When you find the line with "genus: Apteryx" among the records below, reproduce it and each line after it exactly, ending with the line with "scientific name: Odocoileus".

++++ EXTRACTED MATERIAL

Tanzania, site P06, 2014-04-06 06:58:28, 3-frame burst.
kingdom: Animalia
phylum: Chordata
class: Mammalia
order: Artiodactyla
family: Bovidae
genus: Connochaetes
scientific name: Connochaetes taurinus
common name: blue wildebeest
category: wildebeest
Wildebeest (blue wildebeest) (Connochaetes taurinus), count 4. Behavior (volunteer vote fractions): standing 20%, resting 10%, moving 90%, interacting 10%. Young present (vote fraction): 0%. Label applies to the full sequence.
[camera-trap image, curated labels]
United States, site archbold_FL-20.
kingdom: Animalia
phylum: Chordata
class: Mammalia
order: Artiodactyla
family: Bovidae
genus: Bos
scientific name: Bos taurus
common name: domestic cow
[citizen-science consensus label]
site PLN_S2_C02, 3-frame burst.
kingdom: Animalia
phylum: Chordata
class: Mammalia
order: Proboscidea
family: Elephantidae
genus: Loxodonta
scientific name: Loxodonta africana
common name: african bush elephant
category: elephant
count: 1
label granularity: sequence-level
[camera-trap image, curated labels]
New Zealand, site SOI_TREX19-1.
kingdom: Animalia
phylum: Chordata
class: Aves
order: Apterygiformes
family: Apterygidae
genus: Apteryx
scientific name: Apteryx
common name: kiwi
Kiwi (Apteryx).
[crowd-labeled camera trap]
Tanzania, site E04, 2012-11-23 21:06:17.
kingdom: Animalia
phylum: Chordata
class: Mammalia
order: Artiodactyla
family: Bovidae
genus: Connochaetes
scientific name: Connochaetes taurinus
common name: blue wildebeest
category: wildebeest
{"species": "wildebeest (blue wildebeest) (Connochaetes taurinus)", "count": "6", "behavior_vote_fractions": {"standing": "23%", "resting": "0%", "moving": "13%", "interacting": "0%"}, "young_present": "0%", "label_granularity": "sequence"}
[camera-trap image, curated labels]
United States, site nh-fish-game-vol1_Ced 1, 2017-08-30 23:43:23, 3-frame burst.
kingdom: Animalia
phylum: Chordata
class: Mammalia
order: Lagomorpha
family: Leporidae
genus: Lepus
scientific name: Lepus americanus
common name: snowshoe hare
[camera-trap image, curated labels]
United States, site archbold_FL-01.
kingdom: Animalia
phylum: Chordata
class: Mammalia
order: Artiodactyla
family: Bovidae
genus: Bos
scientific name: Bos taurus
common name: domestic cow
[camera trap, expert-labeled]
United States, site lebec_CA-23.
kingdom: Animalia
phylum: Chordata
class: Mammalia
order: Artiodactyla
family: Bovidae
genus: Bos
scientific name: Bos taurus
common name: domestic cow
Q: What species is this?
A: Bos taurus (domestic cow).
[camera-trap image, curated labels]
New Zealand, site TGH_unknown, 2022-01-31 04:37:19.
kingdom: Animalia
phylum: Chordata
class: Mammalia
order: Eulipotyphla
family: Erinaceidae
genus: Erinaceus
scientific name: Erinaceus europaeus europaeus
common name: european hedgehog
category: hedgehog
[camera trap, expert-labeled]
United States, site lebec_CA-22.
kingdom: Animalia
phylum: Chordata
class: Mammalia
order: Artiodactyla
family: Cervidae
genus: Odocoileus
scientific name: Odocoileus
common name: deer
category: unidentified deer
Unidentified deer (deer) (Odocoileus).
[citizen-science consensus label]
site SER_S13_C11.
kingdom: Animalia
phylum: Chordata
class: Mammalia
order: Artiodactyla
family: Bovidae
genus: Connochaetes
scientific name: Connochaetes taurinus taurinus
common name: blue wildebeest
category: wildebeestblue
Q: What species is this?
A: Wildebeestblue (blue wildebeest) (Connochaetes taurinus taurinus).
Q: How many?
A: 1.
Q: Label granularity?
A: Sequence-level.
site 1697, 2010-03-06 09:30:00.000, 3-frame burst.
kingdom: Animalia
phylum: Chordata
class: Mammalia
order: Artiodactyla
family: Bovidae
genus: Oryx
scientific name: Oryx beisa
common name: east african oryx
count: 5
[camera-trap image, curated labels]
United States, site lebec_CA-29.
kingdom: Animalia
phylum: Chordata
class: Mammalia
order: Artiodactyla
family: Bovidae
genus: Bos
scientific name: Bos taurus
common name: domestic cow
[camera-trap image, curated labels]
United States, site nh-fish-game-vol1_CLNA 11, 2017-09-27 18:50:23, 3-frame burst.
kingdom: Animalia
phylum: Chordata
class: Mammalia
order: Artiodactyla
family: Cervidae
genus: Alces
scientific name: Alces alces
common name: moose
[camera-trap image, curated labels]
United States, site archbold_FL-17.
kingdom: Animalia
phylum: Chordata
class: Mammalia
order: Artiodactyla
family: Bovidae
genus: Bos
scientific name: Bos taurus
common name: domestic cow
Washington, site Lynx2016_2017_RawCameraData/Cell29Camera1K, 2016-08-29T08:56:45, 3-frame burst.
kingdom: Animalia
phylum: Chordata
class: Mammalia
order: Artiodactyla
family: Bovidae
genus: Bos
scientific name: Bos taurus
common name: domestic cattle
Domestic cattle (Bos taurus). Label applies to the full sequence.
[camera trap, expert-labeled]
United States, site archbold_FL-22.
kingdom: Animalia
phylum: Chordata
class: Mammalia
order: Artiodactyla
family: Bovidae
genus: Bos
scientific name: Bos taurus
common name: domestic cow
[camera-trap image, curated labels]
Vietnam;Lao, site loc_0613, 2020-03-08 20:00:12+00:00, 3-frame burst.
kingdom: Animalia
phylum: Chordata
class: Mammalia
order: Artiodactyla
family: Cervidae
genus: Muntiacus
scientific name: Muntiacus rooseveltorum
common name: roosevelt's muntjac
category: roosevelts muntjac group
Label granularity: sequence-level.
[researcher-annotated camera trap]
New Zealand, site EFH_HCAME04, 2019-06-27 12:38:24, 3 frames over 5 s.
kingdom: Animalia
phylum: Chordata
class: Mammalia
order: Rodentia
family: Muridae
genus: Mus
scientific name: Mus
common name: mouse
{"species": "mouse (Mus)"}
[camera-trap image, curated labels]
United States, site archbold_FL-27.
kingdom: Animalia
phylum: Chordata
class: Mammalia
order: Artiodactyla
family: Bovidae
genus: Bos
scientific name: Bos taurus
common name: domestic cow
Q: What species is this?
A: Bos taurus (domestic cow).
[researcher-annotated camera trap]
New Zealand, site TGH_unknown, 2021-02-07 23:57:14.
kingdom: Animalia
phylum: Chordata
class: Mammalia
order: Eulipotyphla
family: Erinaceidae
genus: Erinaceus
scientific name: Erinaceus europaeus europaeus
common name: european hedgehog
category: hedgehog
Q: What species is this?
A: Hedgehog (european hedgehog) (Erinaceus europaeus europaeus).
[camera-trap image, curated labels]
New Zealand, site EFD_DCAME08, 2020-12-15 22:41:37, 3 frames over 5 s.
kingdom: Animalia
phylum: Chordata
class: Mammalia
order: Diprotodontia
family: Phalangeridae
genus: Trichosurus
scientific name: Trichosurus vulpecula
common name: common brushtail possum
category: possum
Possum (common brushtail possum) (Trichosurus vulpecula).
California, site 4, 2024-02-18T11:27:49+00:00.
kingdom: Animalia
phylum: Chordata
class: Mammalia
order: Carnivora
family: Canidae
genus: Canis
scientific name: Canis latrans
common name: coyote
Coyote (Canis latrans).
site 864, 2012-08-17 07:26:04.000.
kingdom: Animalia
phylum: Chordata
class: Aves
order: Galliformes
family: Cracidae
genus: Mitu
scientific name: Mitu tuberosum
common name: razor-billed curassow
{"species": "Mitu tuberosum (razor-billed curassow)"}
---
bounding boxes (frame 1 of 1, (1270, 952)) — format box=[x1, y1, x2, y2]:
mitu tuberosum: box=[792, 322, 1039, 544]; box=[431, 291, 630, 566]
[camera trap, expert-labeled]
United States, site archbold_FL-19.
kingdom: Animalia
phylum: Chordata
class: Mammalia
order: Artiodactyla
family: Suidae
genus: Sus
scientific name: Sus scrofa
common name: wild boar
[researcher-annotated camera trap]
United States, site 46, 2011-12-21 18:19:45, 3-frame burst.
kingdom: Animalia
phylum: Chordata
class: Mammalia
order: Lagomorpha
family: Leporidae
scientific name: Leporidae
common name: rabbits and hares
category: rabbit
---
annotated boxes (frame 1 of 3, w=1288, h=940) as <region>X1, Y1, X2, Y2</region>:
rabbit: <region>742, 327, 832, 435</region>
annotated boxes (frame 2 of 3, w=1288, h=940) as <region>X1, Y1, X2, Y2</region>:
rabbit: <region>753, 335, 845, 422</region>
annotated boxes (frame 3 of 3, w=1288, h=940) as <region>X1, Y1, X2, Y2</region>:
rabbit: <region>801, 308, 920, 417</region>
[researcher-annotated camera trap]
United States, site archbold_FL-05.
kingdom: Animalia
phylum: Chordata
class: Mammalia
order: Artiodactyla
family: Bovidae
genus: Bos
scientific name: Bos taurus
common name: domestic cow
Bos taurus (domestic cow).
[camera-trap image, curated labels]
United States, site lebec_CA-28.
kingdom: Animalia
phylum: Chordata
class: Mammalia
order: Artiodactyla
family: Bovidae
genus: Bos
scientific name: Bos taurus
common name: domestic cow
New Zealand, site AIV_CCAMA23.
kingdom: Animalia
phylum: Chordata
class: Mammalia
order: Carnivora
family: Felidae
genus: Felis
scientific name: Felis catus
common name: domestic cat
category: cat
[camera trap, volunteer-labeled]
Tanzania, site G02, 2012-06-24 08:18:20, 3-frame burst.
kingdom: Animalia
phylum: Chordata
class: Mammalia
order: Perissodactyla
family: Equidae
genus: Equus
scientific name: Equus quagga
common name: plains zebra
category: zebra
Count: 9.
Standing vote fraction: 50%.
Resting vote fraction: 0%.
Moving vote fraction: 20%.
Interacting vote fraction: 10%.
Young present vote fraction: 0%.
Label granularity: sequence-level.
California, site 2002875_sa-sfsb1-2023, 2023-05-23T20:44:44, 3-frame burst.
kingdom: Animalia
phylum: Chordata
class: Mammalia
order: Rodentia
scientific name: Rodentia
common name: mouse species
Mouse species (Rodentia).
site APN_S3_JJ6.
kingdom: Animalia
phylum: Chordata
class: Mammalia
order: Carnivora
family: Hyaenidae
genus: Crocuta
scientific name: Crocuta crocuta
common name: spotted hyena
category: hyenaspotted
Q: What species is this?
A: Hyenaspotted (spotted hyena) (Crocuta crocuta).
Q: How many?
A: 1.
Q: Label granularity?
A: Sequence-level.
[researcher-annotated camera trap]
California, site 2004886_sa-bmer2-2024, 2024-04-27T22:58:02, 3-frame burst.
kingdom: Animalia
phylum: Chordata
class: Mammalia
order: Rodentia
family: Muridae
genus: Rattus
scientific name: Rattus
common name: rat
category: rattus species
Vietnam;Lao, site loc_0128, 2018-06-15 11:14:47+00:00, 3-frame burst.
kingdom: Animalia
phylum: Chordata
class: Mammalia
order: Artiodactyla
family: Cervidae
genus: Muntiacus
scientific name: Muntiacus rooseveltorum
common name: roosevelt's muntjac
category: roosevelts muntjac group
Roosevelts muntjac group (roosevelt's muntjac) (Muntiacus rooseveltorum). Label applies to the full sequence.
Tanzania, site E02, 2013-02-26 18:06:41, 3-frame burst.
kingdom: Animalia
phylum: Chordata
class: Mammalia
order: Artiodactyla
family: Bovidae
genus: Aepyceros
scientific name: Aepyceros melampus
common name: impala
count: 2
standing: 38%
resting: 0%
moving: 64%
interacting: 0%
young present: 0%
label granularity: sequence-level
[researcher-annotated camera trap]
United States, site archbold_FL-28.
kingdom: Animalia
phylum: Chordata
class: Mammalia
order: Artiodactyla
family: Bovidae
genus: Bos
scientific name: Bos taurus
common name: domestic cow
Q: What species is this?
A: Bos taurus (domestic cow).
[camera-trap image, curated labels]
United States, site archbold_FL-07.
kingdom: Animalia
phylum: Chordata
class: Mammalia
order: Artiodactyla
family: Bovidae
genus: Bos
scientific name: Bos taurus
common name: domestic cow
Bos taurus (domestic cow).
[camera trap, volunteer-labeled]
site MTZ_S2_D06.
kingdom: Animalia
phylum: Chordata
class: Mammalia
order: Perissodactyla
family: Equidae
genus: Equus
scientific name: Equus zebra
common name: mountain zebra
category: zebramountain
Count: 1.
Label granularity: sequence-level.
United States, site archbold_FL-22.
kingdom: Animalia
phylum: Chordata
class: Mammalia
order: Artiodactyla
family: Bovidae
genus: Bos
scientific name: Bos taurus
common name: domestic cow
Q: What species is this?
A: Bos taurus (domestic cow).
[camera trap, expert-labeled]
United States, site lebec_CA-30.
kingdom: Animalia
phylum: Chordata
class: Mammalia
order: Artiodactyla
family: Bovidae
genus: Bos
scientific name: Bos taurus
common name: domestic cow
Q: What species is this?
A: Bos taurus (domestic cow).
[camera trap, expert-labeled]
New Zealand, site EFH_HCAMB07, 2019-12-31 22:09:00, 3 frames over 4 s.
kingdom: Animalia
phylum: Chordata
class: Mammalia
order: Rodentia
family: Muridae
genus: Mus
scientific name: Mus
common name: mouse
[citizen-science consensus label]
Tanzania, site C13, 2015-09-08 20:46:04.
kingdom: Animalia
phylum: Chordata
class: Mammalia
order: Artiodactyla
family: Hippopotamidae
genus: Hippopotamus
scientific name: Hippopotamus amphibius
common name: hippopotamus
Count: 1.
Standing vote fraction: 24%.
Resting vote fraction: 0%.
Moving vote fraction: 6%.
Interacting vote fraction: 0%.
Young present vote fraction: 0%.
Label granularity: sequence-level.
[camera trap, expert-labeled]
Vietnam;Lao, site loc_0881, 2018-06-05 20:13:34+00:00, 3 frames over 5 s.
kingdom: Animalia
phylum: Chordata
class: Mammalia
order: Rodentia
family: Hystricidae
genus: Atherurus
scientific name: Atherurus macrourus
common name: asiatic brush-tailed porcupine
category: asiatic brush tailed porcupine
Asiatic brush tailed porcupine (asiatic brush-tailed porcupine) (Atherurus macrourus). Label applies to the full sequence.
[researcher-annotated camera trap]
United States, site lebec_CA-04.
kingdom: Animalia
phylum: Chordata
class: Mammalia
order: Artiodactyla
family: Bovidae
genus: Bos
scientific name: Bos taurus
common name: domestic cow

++++++++

• SOLUTION TO THE EXERCISE:
genus: Apteryx
scientific name: Apteryx
common name: kiwi
Kiwi (Apteryx).
[crowd-labeled camera trap]
Tanzania, site E04, 2012-11-23 21:06:17.
kingdom: Animalia
phylum: Chordata
class: Mammalia
order: Artiodactyla
family: Bovidae
genus: Connochaetes
scientific name: Connochaetes taurinus
common name: blue wildebeest
category: wildebeest
{"species": "wildebeest (blue wildebeest) (Connochaetes taurinus)", "count": "6", "behavior_vote_fractions": {"standing": "23%", "resting": "0%", "moving": "13%", "interacting": "0%"}, "young_present": "0%", "label_granularity": "sequence"}
[camera-trap image, curated labels]
United States, site nh-fish-game-vol1_Ced 1, 2017-08-30 23:43:23, 3-frame burst.
kingdom: Animalia
phylum: Chordata
class: Mammalia
order: Lagomorpha
family: Leporidae
genus: Lepus
scientific name: Lepus americanus
common name: snowshoe hare
[camera-trap image, curated labels]
United States, site archbold_FL-01.
kingdom: Animalia
phylum: Chordata
class: Mammalia
order: Artiodactyla
family: Bovidae
genus: Bos
scientific name: Bos taurus
common name: domestic cow
[camera trap, expert-labeled]
United States, site lebec_CA-23.
kingdom: Animalia
phylum: Chordata
class: Mammalia
order: Artiodactyla
family: Bovidae
genus: Bos
scientific name: Bos taurus
common name: domestic cow
Q: What species is this?
A: Bos taurus (domestic cow).
[camera-trap image, curated labels]
New Zealand, site TGH_unknown, 2022-01-31 04:37:19.
kingdom: Animalia
phylum: Chordata
class: Mammalia
order: Eulipotyphla
family: Erinaceidae
genus: Erinaceus
scientific name: Erinaceus europaeus europaeus
common name: european hedgehog
category: hedgehog
[camera trap, expert-labeled]
United States, site lebec_CA-22.
kingdom: Animalia
phylum: Chordata
class: Mammalia
order: Artiodactyla
family: Cervidae
genus: Odocoileus
scientific name: Odocoileus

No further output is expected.